SAVANNAH, GA. — Any patient who presents with the neurologic symptoms of acute-onset weakness or paralysis during mosquito season should be evaluated for West Nile virus infection, regardless of whether there was a viral prodrome.
Only about 1% of West Nile patients develop symptoms, but about 21% of that group develop a neurologic complication. Recovery is highly variable and almost impossible to predict, two researchers said at the annual meeting of the American Association of Electrodiagnostic Medicine.
An early and virulent season for West Nile virus infection has been predicted for California and the southwestern United States by the Centers for Disease Control and Prevention's division of vector-borne infectious diseases. The culprit: a wetter-than-normal winter.
The International Society for Infectious Diseases has predicted a tough year for Oregon in terms of West Nile virus infection. The state saw 88 deaths from West Nile in 2004, according to CDC data. State public health officials are meeting to develop control strategies (www.promedmail.org/pls/pm/pm?an=20050305.0670
“These paralytic illnesses are seen a lot in patients who are elderly, immunocompromised, or otherwise sick, but every once in a while you'll see them in a young, healthy patient,” said Bjorn Oskarsson, M.D.
“Severity of illness at onset isn't a good predictor of recovery,” noted Dr. Oskarsson, a neurologic fellow at the University of Colorado, Denver.
Weakness or paralysis associated with West Nile infection apparently occurs when the virus destroys motor neurons in the anterior horn of the spinal cord. Magnetic resonance imaging is generally unhelpful in symptomatic infection, but patients with paralytic illness often show abnormal signal intensity in the anterior horn, he said in a poster presentation.
Jun Li, M.D., said needle electromyography shows severe denervation in the muscles of weak limbs and their corresponding paraspinal muscles. The findings confirm the localization of the lesion to the anterior horn motor neurons or their ventral nerve roots.
“The cardinal clinical feature of these patients is acute asymmetric flaccid paralysis that reaches a plateau within hours in most patients,” said Dr. Li of the department of neurology at Wayne State University, Detroit. The paralysis is slightly more frequent in the lower extremities than in the upper, and there little or no sensory disturbance.
Many patients report a flu-like illness preceding onset of weakness by days or weeks, but this is not a certainty. Paralysis can occur in previously healthy individuals as well as those who are immunocompromised or those with chronic health problems.
West Nile virus has become endemic in most states, so the presence of IgM antibodies in serum is no longer an acceptable way of confirming the diagnosis, Dr. Li noted. Instead, the antibodies must be detected in cerebrospinal fluid by enzyme-linked immunosorbent assay.
Patients with a paralytic complication may also show increased serum creatine kinase, ranging from several hundred up to 20,000 mg/dL. “This elevated CK may have originated from necrotized muscle fibers,” Dr. Li said.
There is no current treatment for the condition, he noted. Intravenous immunoglobulin has been found ineffective.
Both Dr. Li and Dr. Oskarsson presented case studies illustrating the unpredictable nature of this illness.

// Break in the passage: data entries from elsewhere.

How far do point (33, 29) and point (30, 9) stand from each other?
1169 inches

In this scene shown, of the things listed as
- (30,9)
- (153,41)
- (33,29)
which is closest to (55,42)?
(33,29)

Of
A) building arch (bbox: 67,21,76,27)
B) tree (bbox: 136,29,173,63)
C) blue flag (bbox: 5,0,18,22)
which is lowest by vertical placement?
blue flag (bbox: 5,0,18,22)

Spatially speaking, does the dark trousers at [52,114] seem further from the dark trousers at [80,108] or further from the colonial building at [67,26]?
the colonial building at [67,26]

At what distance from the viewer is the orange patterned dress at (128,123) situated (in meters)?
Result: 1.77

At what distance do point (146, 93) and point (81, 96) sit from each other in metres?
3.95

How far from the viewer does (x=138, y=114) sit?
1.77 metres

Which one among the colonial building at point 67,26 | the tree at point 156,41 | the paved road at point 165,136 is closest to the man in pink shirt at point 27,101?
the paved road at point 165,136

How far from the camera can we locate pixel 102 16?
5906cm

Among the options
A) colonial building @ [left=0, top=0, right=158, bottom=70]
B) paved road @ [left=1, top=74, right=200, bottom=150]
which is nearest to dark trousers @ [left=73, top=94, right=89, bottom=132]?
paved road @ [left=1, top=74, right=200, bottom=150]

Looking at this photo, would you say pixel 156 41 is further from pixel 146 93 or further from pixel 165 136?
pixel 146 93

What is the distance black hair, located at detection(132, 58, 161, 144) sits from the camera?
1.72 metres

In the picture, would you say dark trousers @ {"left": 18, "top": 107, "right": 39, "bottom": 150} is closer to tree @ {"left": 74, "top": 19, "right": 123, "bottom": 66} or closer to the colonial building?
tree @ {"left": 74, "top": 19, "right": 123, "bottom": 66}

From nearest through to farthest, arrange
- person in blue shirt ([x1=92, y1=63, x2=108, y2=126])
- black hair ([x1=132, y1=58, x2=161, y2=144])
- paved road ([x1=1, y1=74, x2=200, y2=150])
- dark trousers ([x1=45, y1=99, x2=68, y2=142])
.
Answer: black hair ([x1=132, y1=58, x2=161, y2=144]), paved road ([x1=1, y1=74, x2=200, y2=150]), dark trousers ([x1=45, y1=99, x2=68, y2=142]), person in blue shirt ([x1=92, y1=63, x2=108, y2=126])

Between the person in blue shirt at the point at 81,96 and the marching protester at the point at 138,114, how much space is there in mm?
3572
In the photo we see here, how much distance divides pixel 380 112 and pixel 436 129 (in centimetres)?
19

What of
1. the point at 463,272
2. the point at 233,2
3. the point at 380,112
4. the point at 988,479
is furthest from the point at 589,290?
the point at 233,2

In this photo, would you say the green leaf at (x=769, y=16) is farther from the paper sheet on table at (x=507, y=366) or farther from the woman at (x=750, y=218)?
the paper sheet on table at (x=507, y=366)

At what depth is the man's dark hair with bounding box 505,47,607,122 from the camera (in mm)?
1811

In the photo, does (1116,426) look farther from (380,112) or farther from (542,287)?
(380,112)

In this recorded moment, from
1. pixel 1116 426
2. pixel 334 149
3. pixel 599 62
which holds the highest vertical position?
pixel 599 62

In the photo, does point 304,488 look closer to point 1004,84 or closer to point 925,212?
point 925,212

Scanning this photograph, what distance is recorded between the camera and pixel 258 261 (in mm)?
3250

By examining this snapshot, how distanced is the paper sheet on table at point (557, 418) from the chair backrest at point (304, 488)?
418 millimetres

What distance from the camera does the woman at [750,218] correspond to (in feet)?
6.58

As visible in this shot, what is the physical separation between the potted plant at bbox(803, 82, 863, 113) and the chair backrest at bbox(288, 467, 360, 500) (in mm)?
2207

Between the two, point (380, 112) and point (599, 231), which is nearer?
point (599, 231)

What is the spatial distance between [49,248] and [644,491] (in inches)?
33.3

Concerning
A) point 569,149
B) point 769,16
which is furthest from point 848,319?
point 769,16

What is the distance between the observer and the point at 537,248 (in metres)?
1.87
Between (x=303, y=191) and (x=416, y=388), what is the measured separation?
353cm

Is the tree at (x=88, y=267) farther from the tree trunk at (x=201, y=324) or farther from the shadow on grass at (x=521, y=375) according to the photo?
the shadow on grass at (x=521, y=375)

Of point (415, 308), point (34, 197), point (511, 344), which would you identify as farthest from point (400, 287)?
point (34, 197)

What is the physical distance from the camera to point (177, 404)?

Dr. Li presented two cases. A previously healthy 36-year-old woman developed a mild flu-like illness followed by low back pain. She then awoke to find her left leg paralyzed. She was unresponsive to a short course of intravenous immunoglobulin.
The second case was a previously healthy 44-year-old man who first noticed a tingling sensation in his back followed by a flu-like illness. Four days later, his legs suddenly became paralyzed. Ten days later, his right arm was paralyzed and within another 24 hours, the left arm was also paralyzed. He also developed bilateral facial muscle weakness.
These two patients illustrate the unpredictable outcomes of this illness, Dr. Li noted. The man had more systemic symptoms and severe four-limb paralysis. His condition appeared much worse than that of the woman. Yet his strength recovered completely, while the woman's leg paralysis improved only minimally after 20 months.
Dr. Oskarsson presented five cases; three involved immunocompromise.
One patient died. She was a 46-year-old woman with a history of bone marrow transplant for large cell lymphoma. She presented with generalized weakness after a flu-like illness. She rapidly became comatose. Her brain MRI showed severe panencephalitic changes with multifocal necrosis in the cerebral deep gray nuclei, brainstem, and spinal cord.
The other patients survived, but only one regained baseline strength: a 48-year old woman with a prior kidney transplant. A month after developing gastroenteritis she became confused and developed proximal bilateral arm weakness.